Он пробыл дома почти все утро, пытаясь хоть чем-нибудь помочь ей. Он перетащил телевизор к ней в спальню, поближе к кровати. Это потребовало известного героизма, о чем свидетельствовали вздувшиеся на его руках жилы. («Ты заработаешь себе грыжу только ради того, чтобы я могла посмотреть „Давай заключим сделку“,» — фыркнула мать.) Потом он принес ей сок, средство от насморка, сбегал в магазин за парой книжек в мягких обложках для нее.
Теперь им не оставалось ничего, кроме как начать играть на нервах друг у друга. Она удивилась, насколько хуже телевизор показывает в спальне, а он в ответ съязвил, что плохое изображение лучше, чем полное его отсутствие. В конце концов он сказал, что ему нужно идти по каким-то делам.
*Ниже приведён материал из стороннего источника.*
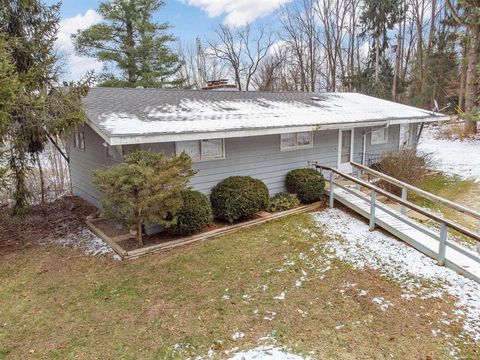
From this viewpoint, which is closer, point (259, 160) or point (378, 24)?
point (259, 160)

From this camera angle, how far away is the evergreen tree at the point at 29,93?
7.41 m

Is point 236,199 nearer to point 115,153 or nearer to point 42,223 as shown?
point 115,153

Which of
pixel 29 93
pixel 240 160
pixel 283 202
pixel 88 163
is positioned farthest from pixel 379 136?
pixel 29 93

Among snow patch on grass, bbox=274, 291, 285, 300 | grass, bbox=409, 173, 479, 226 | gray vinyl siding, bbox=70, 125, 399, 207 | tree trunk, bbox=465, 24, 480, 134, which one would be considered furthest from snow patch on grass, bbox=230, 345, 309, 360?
tree trunk, bbox=465, 24, 480, 134

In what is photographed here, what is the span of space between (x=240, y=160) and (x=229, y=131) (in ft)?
4.53

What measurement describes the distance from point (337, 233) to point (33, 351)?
607cm

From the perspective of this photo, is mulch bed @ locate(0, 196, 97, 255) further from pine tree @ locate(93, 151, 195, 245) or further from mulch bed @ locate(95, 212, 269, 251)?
pine tree @ locate(93, 151, 195, 245)

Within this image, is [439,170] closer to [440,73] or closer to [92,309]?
[92,309]

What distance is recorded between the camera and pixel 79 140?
10.6 metres

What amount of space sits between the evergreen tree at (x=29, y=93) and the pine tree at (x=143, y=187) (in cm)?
199

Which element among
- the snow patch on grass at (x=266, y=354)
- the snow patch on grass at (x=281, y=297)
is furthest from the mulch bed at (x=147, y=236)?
the snow patch on grass at (x=266, y=354)

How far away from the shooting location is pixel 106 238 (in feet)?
26.1

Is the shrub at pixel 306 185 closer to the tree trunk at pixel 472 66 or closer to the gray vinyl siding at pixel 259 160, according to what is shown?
the gray vinyl siding at pixel 259 160

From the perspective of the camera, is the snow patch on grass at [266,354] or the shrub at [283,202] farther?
the shrub at [283,202]
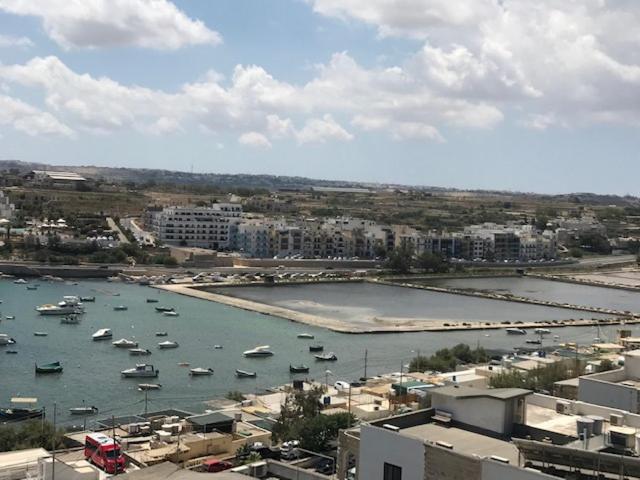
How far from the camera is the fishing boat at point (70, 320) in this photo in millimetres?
15797

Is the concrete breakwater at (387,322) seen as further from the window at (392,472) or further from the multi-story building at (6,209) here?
the multi-story building at (6,209)

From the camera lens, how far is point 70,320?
15.9 m

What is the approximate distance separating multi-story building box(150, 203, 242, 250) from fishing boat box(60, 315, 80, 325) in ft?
41.5

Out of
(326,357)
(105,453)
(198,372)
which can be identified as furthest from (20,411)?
(326,357)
— Хорошая мысль, — отозвалась она с явным облегчением, — а я пока вздремну. Ты славный мальчик, Ларри.
Он спустился по узкой лестнице (лифт по-прежнему не работал) и вышел на улицу со смешанным чувством вины и облегчения. День принадлежал ему, и у него еще осталось немного денег в кармане.
Но, дойдя до Таймс-сквер, он уже не чувствовал себя таким счастливым. Он бродил по городу, переложив бумажник в передний карман. Его заставил остановиться звук собственного голоса, доносившийся из стареньких наружных динамиков магазина грампластинок.